Detecting anomalies in satellite data with AI embeddings

Authors: Bartłomiej Ostrowski (Participant of the Internship Programme at CloudFerro), Marcin Kluczek (Data Scientist, CloudFerro), Dr Jędrzej S. Bojanowski (Director of EO Data Science & Products, CloudFerro)

How AI embeddings help detect anomalies

AI foundation models are increasingly applied to advanced image analysis, including satellite imagery. These models can extract meaningful patterns from complex datasets, supporting tasks such as classification, regression, and anomaly detection. With models pretrained specifically on Earth Observation data, it is possible to analyze large-scale satellite imagery efficiently and accurately, uncovering insights that are difficult to obtain using traditional methods. 

These models produce embedding vectors, numerical representations of text, images, or videos that capture relationships within the data. Embeddings enable the identification of similarities, trends, and seasonal patterns that may not be apparent from raw data. Analyzing high-dimensional embeddings requires dimensionality reduction, as direct interpretation in n-dimensional space is impractical. Principal Component Analysis (PCA) is commonly used to project data into a lower-dimensional space, often 2D, for visualization while preserving key relationships. Another approach to compare embeddings is cosine similarity, which measures the angle between vectors. This metric emphasizes the directional similarity between vectors, independent of their magnitude, reflecting semantic relationships.  

For satellite data analysis, we used the same foundation models as in previous studies, including the SSL4EO-S12, DINOv2, and SigLIP based on radar Sentinel-1 and optical Sentinel-2 data (Czerkawski et al., 2024). Using our expertise in computing embeddings and the CREODIAS infrastructure, we efficiently generated high dense time series of embeddings. Analyses were performed on our EODATA archive, hosted in S3 cloud storage as well as STAC catalog, which allowed rapid filtering and retrieval of satellite imagery metadata. The workflow followed the MajorTOM standard (Francis & Czerkawski, 2024), ensuring reproducibility and consistency across datasets while applying the foundation models to identify temporal and spatial patterns.

Monitoring water level changes in a Spanish reservoir for years 2016-2021

An example of using embeddings for anomaly detection is the case of the Embalse de la Serena.

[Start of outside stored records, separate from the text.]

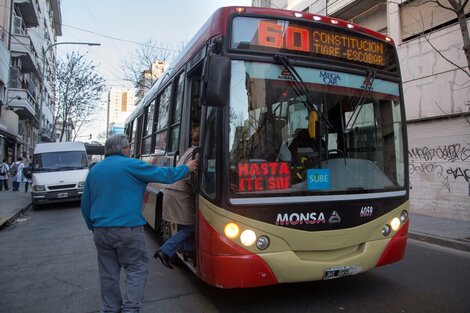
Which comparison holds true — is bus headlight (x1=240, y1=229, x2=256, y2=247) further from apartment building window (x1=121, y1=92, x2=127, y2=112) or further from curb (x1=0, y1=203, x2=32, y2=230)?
apartment building window (x1=121, y1=92, x2=127, y2=112)

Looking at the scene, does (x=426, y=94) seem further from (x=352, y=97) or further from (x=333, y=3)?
(x=352, y=97)

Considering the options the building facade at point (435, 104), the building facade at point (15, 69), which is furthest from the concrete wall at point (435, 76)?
the building facade at point (15, 69)

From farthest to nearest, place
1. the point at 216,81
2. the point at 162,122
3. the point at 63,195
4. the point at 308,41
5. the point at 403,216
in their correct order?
1. the point at 63,195
2. the point at 162,122
3. the point at 403,216
4. the point at 308,41
5. the point at 216,81

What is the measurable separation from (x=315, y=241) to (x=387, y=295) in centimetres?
140

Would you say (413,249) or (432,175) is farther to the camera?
(432,175)

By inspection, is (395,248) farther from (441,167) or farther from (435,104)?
(435,104)

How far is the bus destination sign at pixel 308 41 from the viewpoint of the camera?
3.99 m

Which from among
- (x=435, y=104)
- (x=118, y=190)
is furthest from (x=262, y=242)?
(x=435, y=104)

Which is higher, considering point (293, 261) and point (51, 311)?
point (293, 261)

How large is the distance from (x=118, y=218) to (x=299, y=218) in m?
1.68

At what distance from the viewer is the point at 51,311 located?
14.4 ft

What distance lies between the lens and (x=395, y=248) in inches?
175

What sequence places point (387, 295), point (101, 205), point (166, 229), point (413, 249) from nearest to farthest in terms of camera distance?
point (101, 205) < point (387, 295) < point (166, 229) < point (413, 249)

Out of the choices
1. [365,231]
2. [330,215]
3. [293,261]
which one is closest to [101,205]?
[293,261]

This reservoir located in Spain (38.9° N, 5.1° W) has experienced notable environmental changes in recent years. 

The analysis uses Sentinel-2 L1C imagery (Fig. 1), covering spring and summer series from 2016 to 2021, and embeddings from multispectral SSL4EO model. 

Using PCA analysis (Fig. 2), differences in conditions before and after partial drying become apparent. The most significant change occurs in 2019: spring conditions appear typical (blue rectangles indicate spring, while green rectangles represent summer), but a shift begins in summer (black ellipse).            

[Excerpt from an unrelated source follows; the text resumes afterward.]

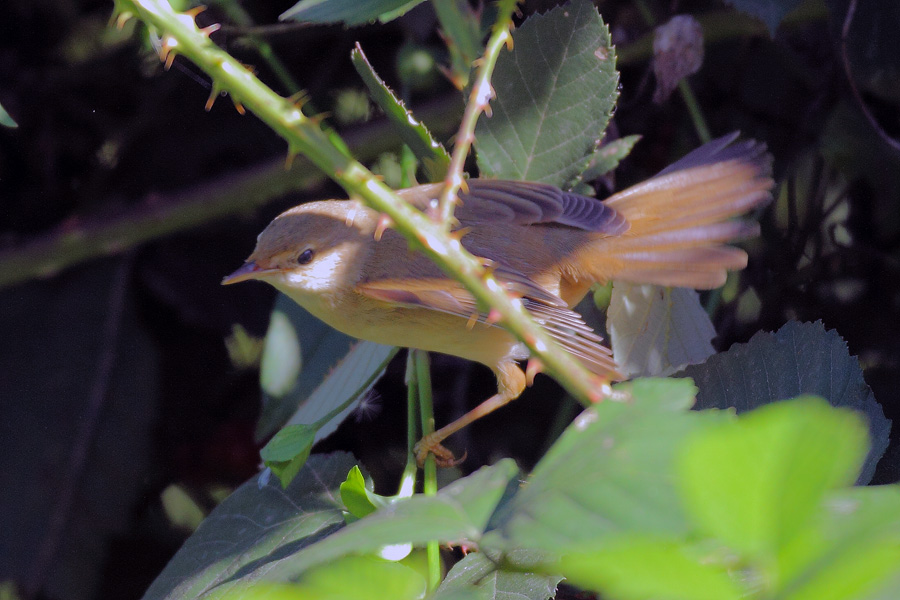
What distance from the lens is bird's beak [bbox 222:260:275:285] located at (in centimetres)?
132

The sudden change in the first principal component (PC1) is an effect of environmental changes. The change of water coverage turned out to be permanent in the next years (red rectangles correspond to spring, and orange rectangles to summer).

Fig. 1. Sentinel-2 satellite data for two seasons (spring and summer) for the years 2016-2021.
Fig. 2. PC1 trends highlighting water level changes at Embalse de la Serena reservoir. 

This analysis highlights how embeddings can be used to detect anomalies in satellite imagery, identify when changes first occurred, and determine whether they persisted over time. 

Flood in southern Poland, 2024

Another example of applying AI models for anomaly detection is the flood that occurred in southern Poland in 2024. In this case, the SigLIP model, which processes three spectral bands, was used together with Sentinel-2 L2A data. The images below (Fig. 3) show selected samples. Particular attention should be paid to 18 and 21 September 2024, when flooding occurred in the town of Lewin Brzeski (50.7° N, 17.6° W). 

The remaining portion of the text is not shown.